Un recul de l’Etat quand le territoire hors la loi s’étend de plus en plus. S’amusant avec les frontières qu’elle enjambe allègrement comme les «coupeurs de route» qui commettent des forfaits ici pour ensuite se réfugier ailleurs, à l’abri de toutes poursuites, la coopération judiciaire étant inexistante dans la sous-région… Les frontières, en effet, prennent des «formes inédites» liées aux transformations socio-économiques contemporaines et aux impératifs de sécurité. Contradiction entre contrôle des flux migratoires – ériger des barrières pour protéger une patrie citadellisée voire paranoïaque – et facilitation des activités économiques, des échanges, pour des circulations libres en vue d’intégration[s] à l’ombre des labels, CEMAC et/ou CEEAC, qui suggèrent la construction de réseaux d’intérêts et d’identités. Interconnecter les territoires. N’djamena se dédouble sur Kousseri [utile pour la sécurité de la capitale tchadienne et comme base arrière]. Économie de passage. Suivant un cordon qui file de Blangoua jusqu’à la retenue du Lac de Maga. Kousseri banlieue de N’djamena. Tandis que Makary offre la meilleure position pour commander le dispositif de riposte aux menaces.
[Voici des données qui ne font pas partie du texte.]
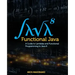 Functional Java: A Guide to Lambdas and Functional Programming in Java 8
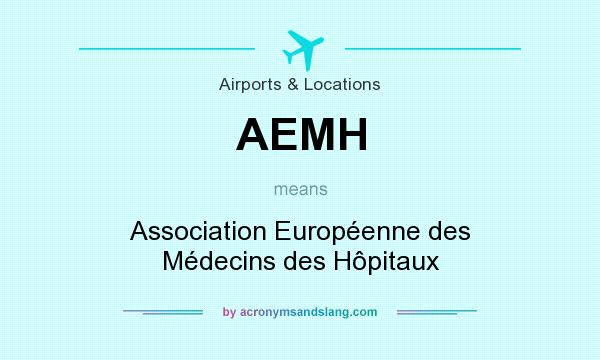 What does AEMH mean? It stands for Association Européenne des Médecins des Hôpitaux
Les lettrés [car ils sont des patriotes] doivent contribuer à l’analyse pour évaluer les risques et menaces qui assombrissent les ciels insolents de quelques espaces péninsulaires ou autres zones transfrontalières. Et, sur les questions cruciales se rapportant à notre sécurité, exercer une revue critique des paradigmes afin de proposer, à ceux qui ont les armes pour métier, des référentiels refondés. Quand la confrontation avec des escouades de «pirates » ou des bandes de «coupeurs de route» impose des réalités technico-opérationnelles nouvelles [la seule matière militaire – comprise autour de l’organisation de l’affrontement – ne suffisant plus face à de nouveaux adversaires dont la structure organisationnelle repose sur des réseaux éclatés et imbriqués dans la population]. Quand les éléments hostiles ont le déplacement pour atout. Dans les jachères soustraites à l’autorité républicaine. Par-delà les limites nationales. Quand les désordres dramatiques qui chahutent la sous-région génèrent, inquiétantes, hideuses, explosives, des collusions identitaires, claniques, néo-tribales. Il convient de penser une autre doctrine. Pour un meilleur contrôle des territoires disputés [avec un quadrillage du terrain par des battlegroups/groupements tactiques pouvant opérer des solutions non exclusivement militaires et des moyens adaptés, notamment un soutien et un appui aéromobiles. Pour une recherche du renseignement en profondeur [avec un reformatage des unités de type BSA ou Copalco]. Et d’adapter les éléments de sécurité aux frontières et zones de contact, en orientant les missions de ses forces de défense… avec des moyens adéquats pour le déplacement des unités et l’appui aérien tactique. En mer, pour la lutte contre la piraterie, sur terre, dans la zone forestière, pour contrecarrer la contrebande et sécuriser les déplacements licites de personnes et de marchandises, vecteurs d’une intégration régionale, dans la zone sahélienne enfin pour faire la chasse aux «coupeurs de route» et aux rapteurs d’enfants qui inquiètent les populations des provinces de l’Est et de l’Adamaoua, au Cameroun… La posture n’est pas défensive. Car il ne saurait y avoir de développement sans sécurité.